Raquel (Stephanie de Jongh) trabalha numa boate decadente no centro da cidade. Na verdade, ela quer ser cantora, mas os frequentadores locais se interessam bem mais pelo seu desempenho no pole dancing do que por sua voz. Sua mãe, Maria Claudia (Marieta Severo), vive fechada no apartamento, assistindo TV dia e noite. A mãe só tem elogios para Alex (Arlindo Lopes), filho distante que lhe envia cartões postais de todo o mundo – mas, na verdade, ele está bem perto, trabalhando num serviço de telemarketing. Há um jogo de verdades e mentiras nesta família, que projeta uma situação social precária, assim como outros personagens.

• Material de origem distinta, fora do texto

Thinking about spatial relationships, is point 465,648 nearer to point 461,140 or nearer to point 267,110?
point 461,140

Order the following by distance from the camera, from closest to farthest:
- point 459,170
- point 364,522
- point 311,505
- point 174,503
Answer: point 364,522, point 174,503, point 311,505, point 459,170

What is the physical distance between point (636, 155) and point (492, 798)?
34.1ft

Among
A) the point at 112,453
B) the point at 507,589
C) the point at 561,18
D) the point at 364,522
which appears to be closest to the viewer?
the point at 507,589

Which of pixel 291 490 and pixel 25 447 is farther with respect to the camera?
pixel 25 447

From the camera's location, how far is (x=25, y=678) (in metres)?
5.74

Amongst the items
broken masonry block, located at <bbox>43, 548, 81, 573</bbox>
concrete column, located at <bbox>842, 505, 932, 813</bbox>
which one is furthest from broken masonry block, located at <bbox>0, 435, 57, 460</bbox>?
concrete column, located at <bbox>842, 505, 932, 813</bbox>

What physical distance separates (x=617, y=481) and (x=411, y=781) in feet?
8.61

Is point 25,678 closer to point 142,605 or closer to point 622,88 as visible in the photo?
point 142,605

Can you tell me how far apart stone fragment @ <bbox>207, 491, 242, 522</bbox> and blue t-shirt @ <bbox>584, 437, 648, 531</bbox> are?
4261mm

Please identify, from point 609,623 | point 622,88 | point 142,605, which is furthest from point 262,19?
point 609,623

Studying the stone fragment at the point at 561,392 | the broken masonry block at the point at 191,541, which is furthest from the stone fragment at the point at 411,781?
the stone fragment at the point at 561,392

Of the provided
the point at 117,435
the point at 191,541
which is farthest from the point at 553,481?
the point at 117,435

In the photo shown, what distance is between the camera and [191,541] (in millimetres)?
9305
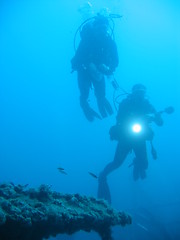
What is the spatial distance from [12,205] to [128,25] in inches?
2720

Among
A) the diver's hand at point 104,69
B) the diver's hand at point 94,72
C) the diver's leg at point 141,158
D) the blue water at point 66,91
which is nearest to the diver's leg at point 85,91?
the diver's hand at point 94,72

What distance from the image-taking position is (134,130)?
9219mm

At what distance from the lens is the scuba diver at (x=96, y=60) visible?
9305 mm

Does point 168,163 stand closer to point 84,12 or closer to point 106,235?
point 84,12

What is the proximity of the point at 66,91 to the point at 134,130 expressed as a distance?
83.9 meters

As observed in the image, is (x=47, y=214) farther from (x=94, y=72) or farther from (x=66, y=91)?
(x=66, y=91)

Este é o caso do porteiro (de dia), garçom de temakeria (de noite) Odilon (Cláudio Jaborandy), típico trabalhador paulistano, correndo contra o próprio tempo e o cansaço, dependurado em meios de transporte lotados, num trânsito sempre congestionado. Ele se equilibra entre os próprios anseios de uma vida melhor, tentando cursar uma faculdade de fim de semana e encarando os abusos de um patrão, Carlo (Nicola Siri), ele mesmo destroçado por suas dívidas, pendências com a fiscalização sanitária e o vício por drogas.
Um personagem que, de algum modo, trafega nestes dois núcleos é o oficial de justiça Luís Gustavo (Marat Descartes). Decididamente corrupto e mulherengo, ele é confrontado por um drama envolvendo sua mulher, a bailarina Graziela (Tassia Cabañas).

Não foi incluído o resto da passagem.